Education Minister attacks decile ratings
Hekia Parata does not believe in decile ratings for schools because, she says, they become an excuse for failure.
The Education Minister was invited to speak to a Kapiti Coast District Council meeting last week.
Decile ratings were designed to measure the average socio-economic status of households in each school's catchment in order to determine the level of funding and support it should receive from the Education Ministry.
However, they have also proved a reliable predictor of educational attainment - the poorer the families in the catchment, the worse any school's pupils perform.
"The logic in that is that schools are irrelevant," Ms Parata told the councillors.
"First we have to acknowledge that New Zealand has a top education system but we have challenges," she said.
New Zealand's average educational attainment level had recently been ranked seventh of 65 countries.
"A number of those [six] countries were behind New Zealand five years ago, so standing still is falling behind," she said.
"You can infer from that that our education is absolutely magnificent at dealing to the majority."
However, one in every five children did not attain acceptable standards of numeracy and literacy, she said.
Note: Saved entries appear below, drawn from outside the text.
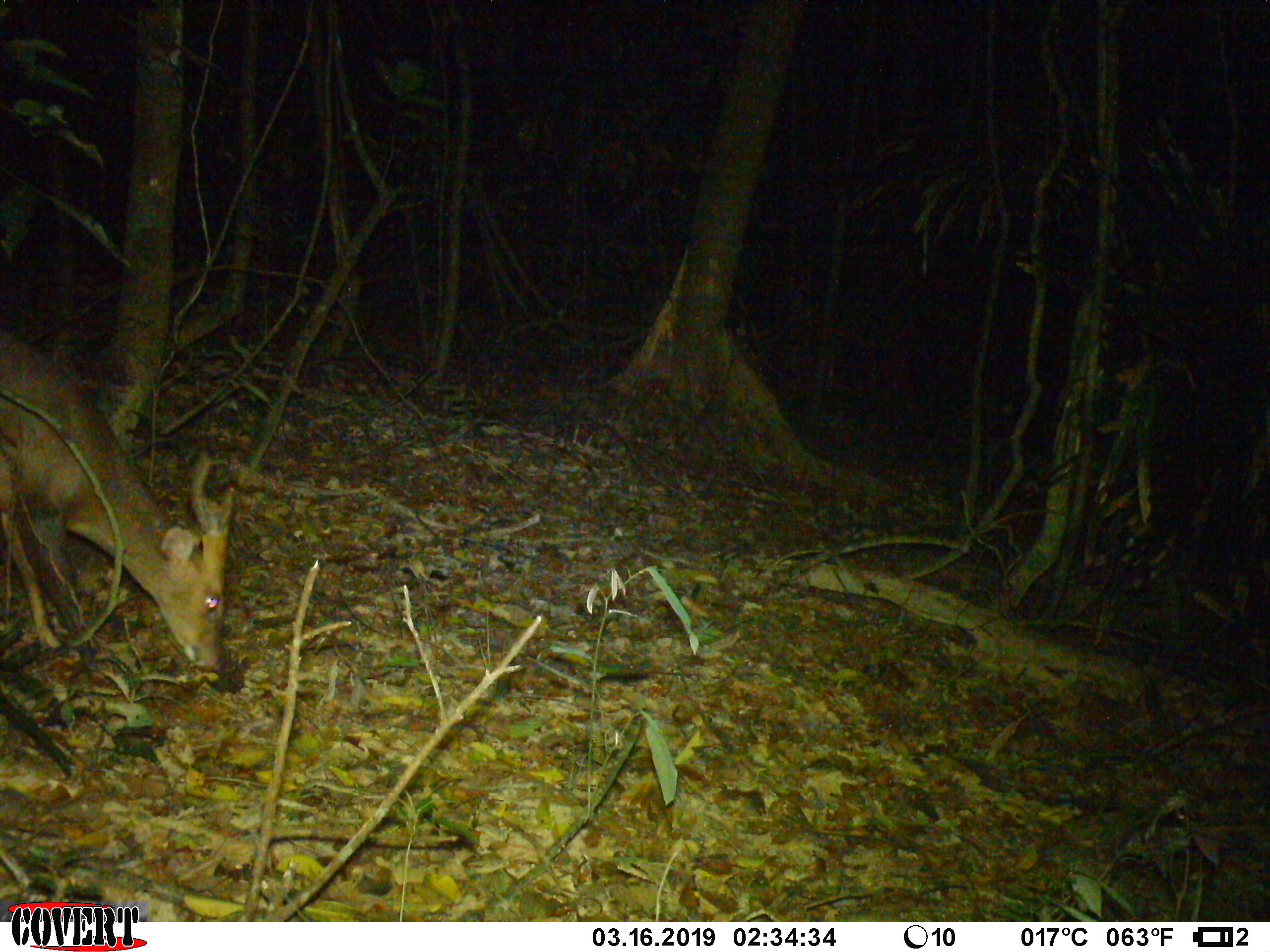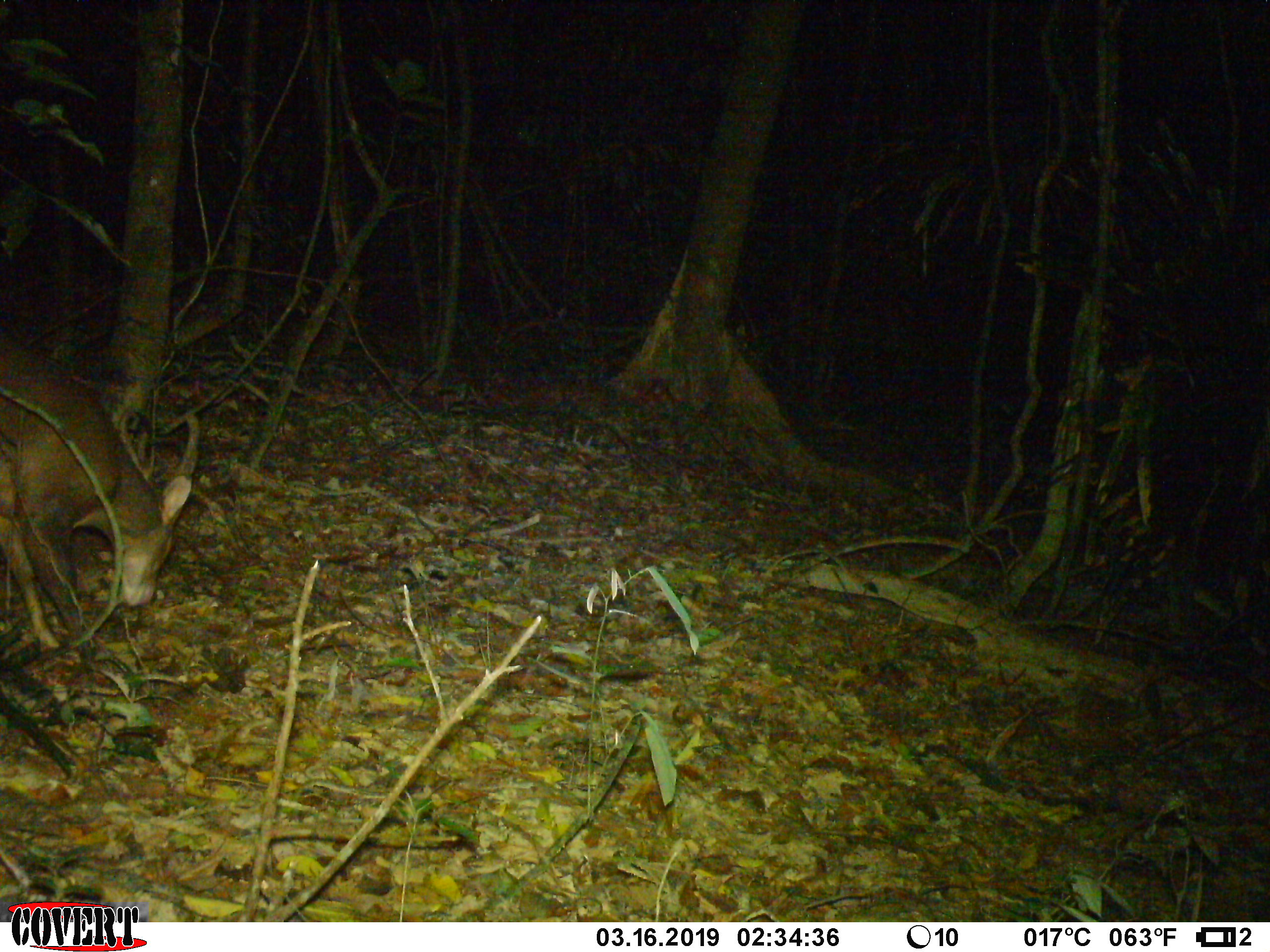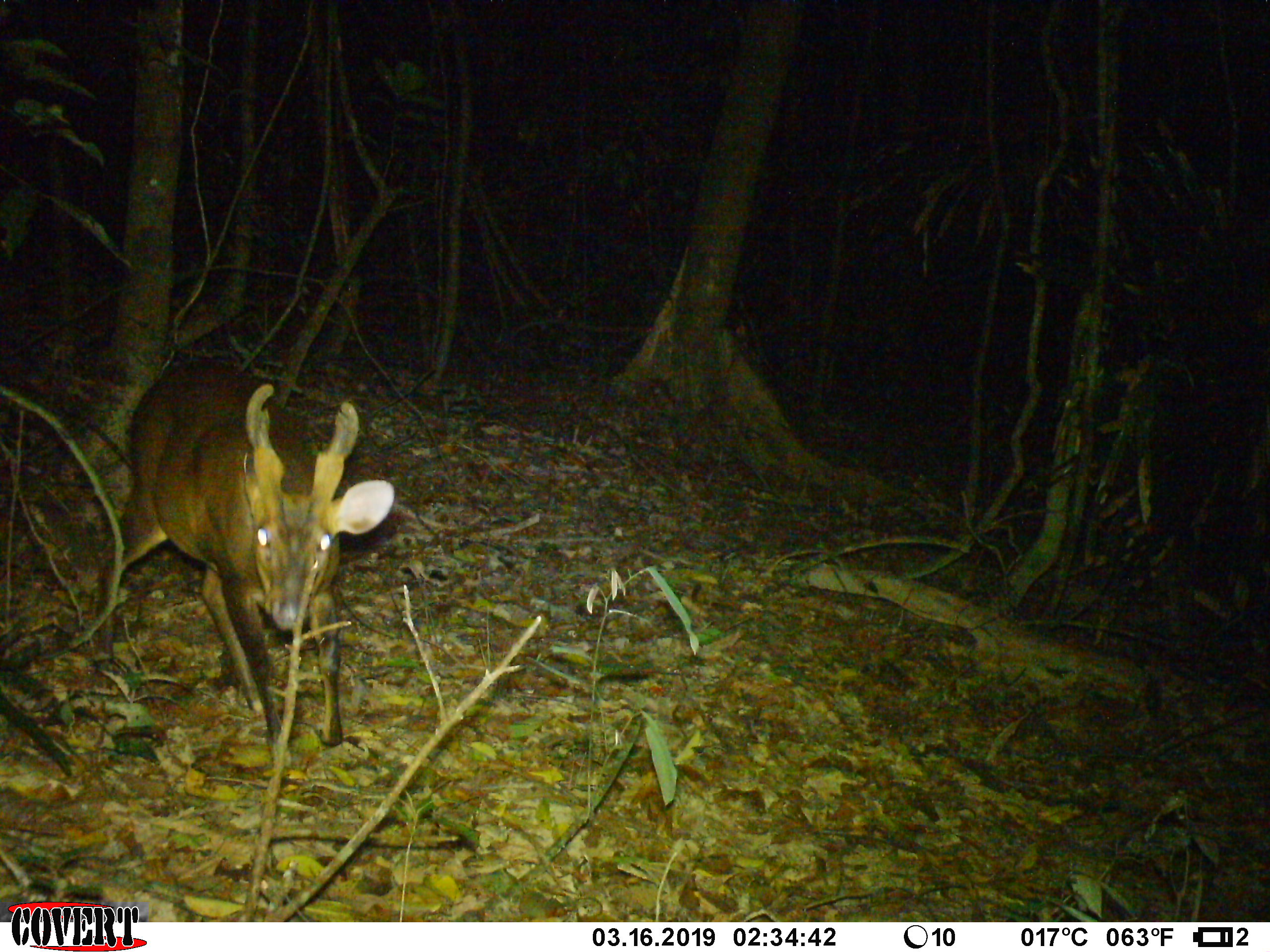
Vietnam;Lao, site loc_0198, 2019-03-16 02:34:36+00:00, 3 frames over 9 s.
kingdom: Animalia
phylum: Chordata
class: Mammalia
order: Artiodactyla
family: Cervidae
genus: Muntiacus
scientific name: Muntiacus vuquangensis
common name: large-antlered muntjac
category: large antlered muntjac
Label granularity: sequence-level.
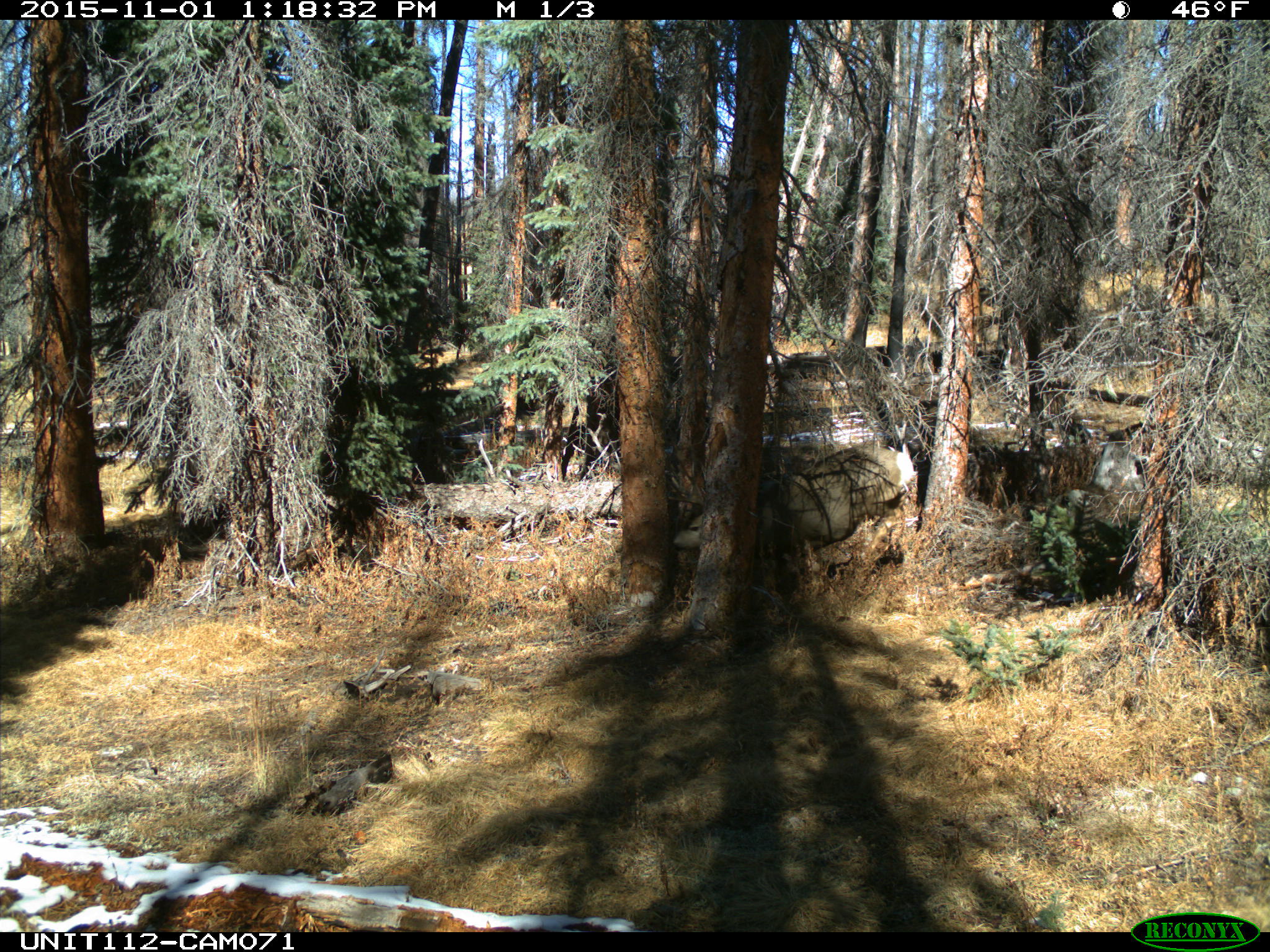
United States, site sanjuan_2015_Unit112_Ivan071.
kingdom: Animalia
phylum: Chordata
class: Mammalia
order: Artiodactyla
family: Cervidae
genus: Odocoileus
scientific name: Odocoileus hemionus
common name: mule deer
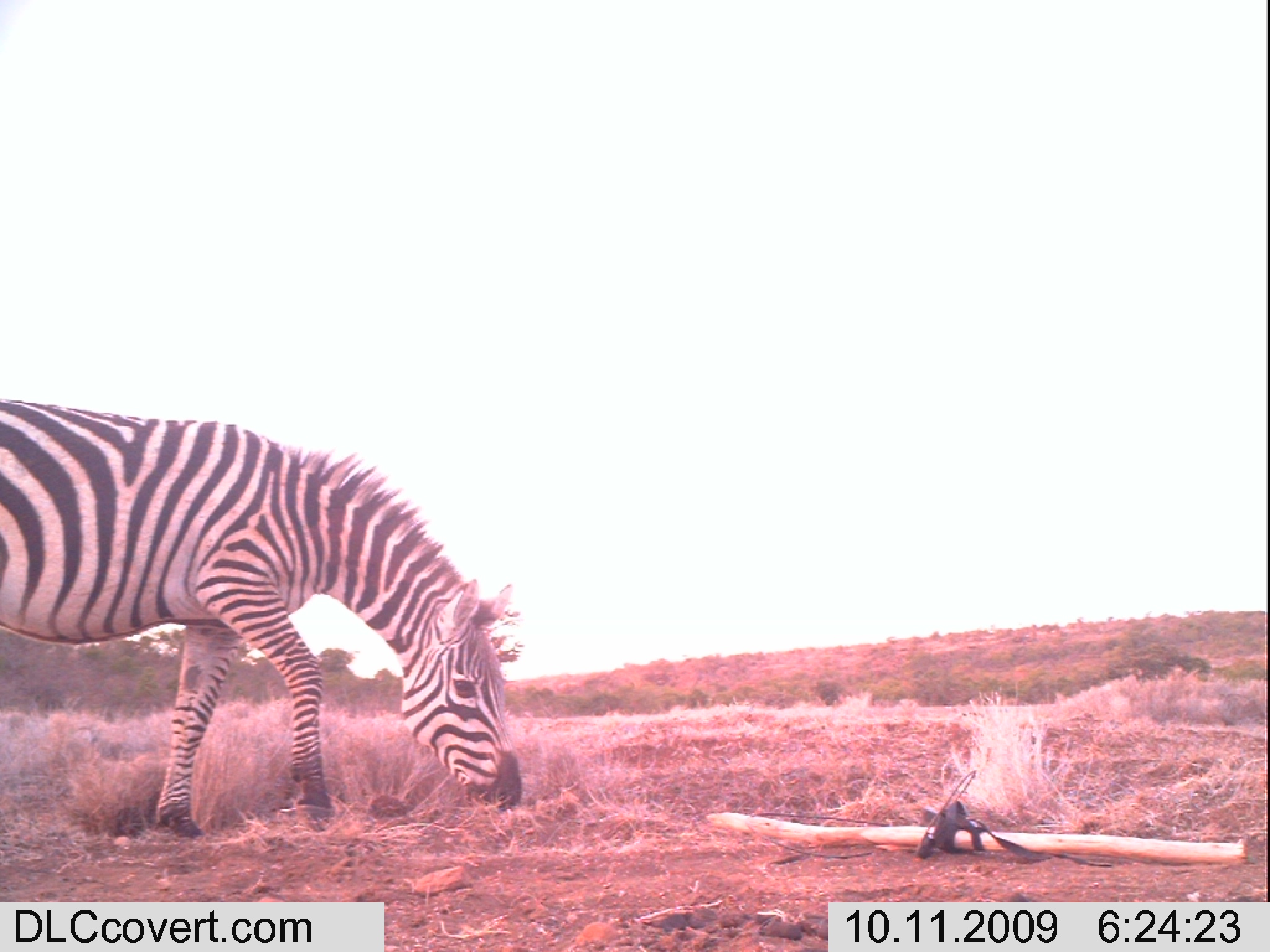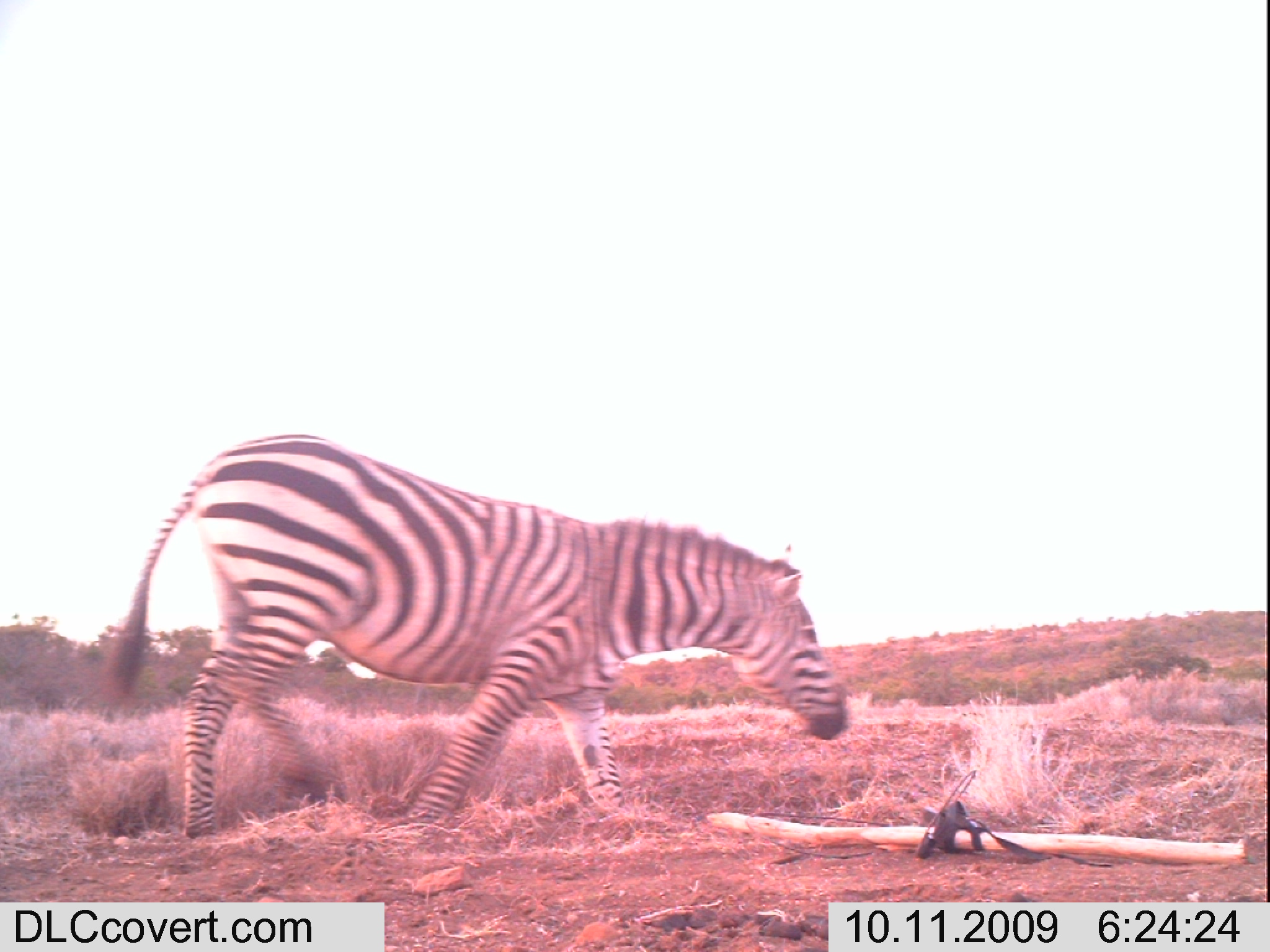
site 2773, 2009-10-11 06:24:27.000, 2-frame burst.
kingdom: Animalia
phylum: Chordata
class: Mammalia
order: Perissodactyla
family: Equidae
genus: Equus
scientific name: Equus quagga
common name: plains zebra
Equus quagga (plains zebra), count 1.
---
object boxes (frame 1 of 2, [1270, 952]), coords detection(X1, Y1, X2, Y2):
equus quagga: detection(0, 394, 522, 839)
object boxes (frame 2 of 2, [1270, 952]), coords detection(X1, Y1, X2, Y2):
equus quagga: detection(95, 430, 848, 841)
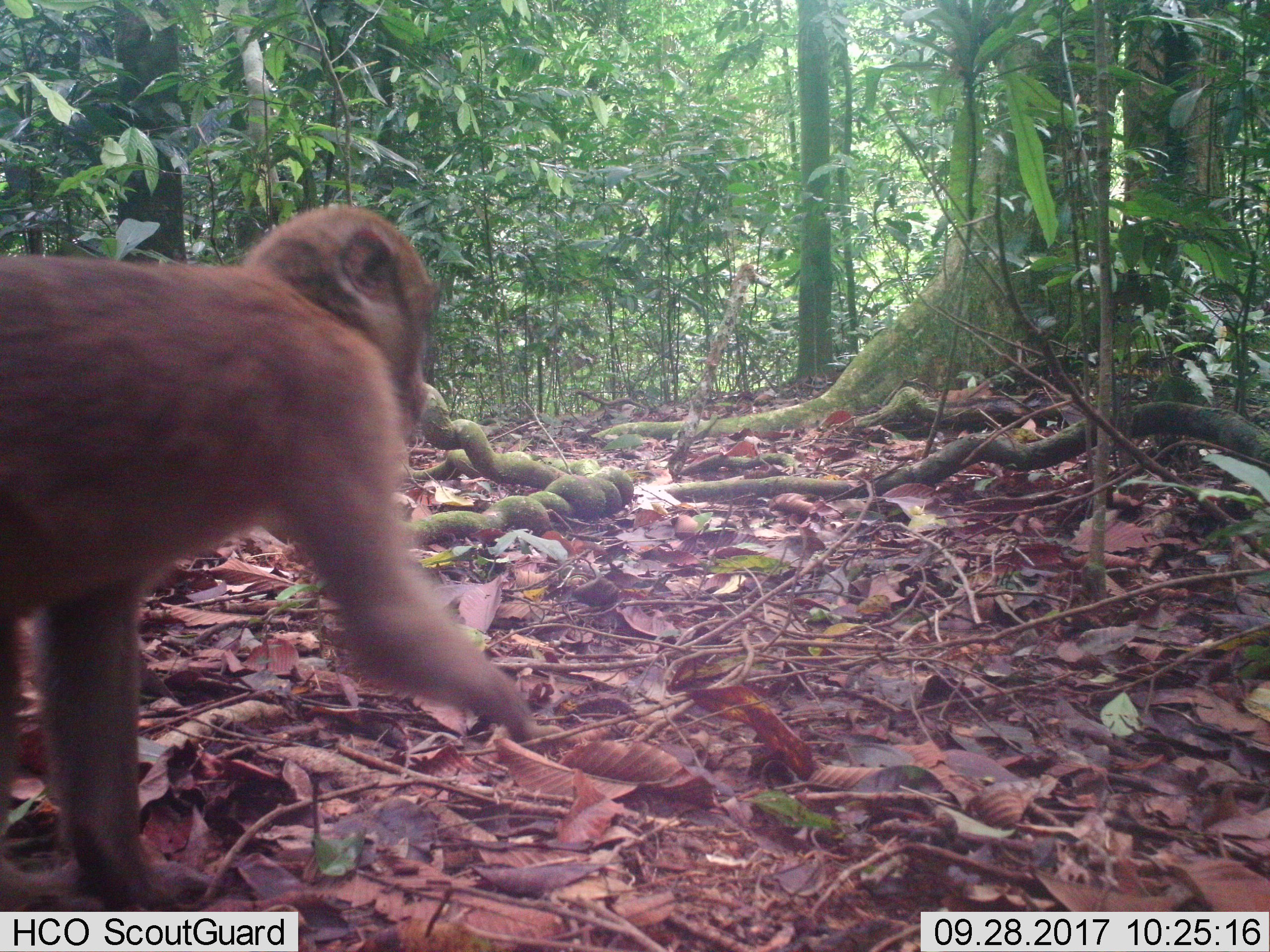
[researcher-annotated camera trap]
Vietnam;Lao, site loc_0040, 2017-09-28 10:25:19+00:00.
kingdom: Animalia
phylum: Chordata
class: Mammalia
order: Primates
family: Cercopithecidae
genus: Macaca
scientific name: Macaca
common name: macaques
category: assam or rhesus macaque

"Our government is pretty focused on getting five out of five."
Some of the keys to that were getting more children into early childhood education and high standards of new entrant teaching, Ms Parata said.
"We know from research that kids who start behind do often stay behind."
Another key area was addressing the comparatively poor performance of Maori and Pacific Island students, she said.
"Maori and Pasifika trail everyone else."
When they were discounted from statistics, New Zealand jumped to top spot, Ms Parata said.
"We need to get more kids into early childhood education and early learning opportunities."
High quality new entrant teachers were also a must, she said.
The government was aiming to get 85 per cent of children to the national standards it has set for reading, writing and numeracy in the next five years.
"In Kapiti you are above the national average but below 85 per cent," she said.